Perhaps the most shocking aspect of the story is the enormous investments Holmes elicited from powerful, high-profile figures, whom one would imagine would do due diligence (or have staff to do due diligence for them). “Rupert Murdoch invested $125m in Theranos and never looked at an audited financial statement,” says Gibney. “We like to think that business is a rational calculation of risk and reward, but a lot of it is about the gut. It is just about people saying: trust me. There is a whiff of the casino about some of the investing in Silicon Valley.”

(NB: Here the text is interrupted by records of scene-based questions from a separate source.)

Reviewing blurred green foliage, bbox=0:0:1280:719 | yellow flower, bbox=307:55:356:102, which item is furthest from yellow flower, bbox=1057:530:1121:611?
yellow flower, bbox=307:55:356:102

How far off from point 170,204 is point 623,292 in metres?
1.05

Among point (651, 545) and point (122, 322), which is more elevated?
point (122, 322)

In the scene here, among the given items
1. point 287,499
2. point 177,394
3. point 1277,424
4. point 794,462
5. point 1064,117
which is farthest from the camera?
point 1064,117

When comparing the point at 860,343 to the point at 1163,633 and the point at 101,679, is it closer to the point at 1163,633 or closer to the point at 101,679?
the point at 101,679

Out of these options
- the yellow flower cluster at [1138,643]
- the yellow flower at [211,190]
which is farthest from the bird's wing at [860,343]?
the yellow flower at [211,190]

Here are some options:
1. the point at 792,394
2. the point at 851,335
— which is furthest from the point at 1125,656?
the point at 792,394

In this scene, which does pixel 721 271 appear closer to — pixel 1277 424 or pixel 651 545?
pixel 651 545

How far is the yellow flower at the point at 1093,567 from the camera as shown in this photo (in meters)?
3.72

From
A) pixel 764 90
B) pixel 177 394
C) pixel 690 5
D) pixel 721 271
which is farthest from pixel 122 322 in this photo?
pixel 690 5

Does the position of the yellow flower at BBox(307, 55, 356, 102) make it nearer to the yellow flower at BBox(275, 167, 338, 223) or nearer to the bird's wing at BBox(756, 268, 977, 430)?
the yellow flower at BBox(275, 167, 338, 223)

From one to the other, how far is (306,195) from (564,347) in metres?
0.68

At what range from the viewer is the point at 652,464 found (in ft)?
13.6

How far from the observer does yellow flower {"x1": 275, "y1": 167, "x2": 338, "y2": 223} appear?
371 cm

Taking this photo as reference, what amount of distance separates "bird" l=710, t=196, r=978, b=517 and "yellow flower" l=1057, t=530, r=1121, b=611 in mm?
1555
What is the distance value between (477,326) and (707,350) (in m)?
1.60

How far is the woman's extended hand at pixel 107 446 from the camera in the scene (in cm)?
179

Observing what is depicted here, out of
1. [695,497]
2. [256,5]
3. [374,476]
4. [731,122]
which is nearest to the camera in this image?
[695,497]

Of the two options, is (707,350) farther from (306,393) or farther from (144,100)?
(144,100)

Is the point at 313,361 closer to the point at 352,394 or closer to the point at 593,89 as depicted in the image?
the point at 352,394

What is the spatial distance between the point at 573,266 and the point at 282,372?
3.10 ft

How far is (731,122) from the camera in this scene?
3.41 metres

Whistle-blower Cheung also believes there is a disparity between the number of wealthy investors looking for start-ups to back and the relatively small number of high-calibre firms. “Good entrepreneurs are harder to come by than access to capital,” she says. “So [venture capitalists] don’t dig into these companies as much as they should, because they’re scared of that founder deciding to go with another investor or VC firm.”
In 2015, after two years of dogged research by John Carreyrou, a journalist for The Wall Street Journal, the paper published an extensive investigation into Theranos, and the company’s house of cards began to collapse. An emergency inspection by regulators found the results of blood tests to be wildly inaccurate, and they revoked the lab’s licence. In 2018, Theranos was dissolved and Holmes and Sunny Balwani, her chief operating officer, were charged with nine counts of fraud. If found guilty, they could each face up to 20 years in prison.
“While Americans like to say we don’t trust things as a matter of course, I think our character is actually to be extremely trusting,” says Gibney. “Blind faith seems to be a real component – that’s one of the things that got Donald Trump into the White House – and the Theranos tale is a cautionary tale that we should, yes, have trust but also verify.
“You would have thought that Walgreens would have said: ‘You know, we really want to look inside the box that we’re eventually going to put in every one of our drugstores all across the nation and the world’,” he says. “But they so desperately wanted to believe that they did not look inside the box.”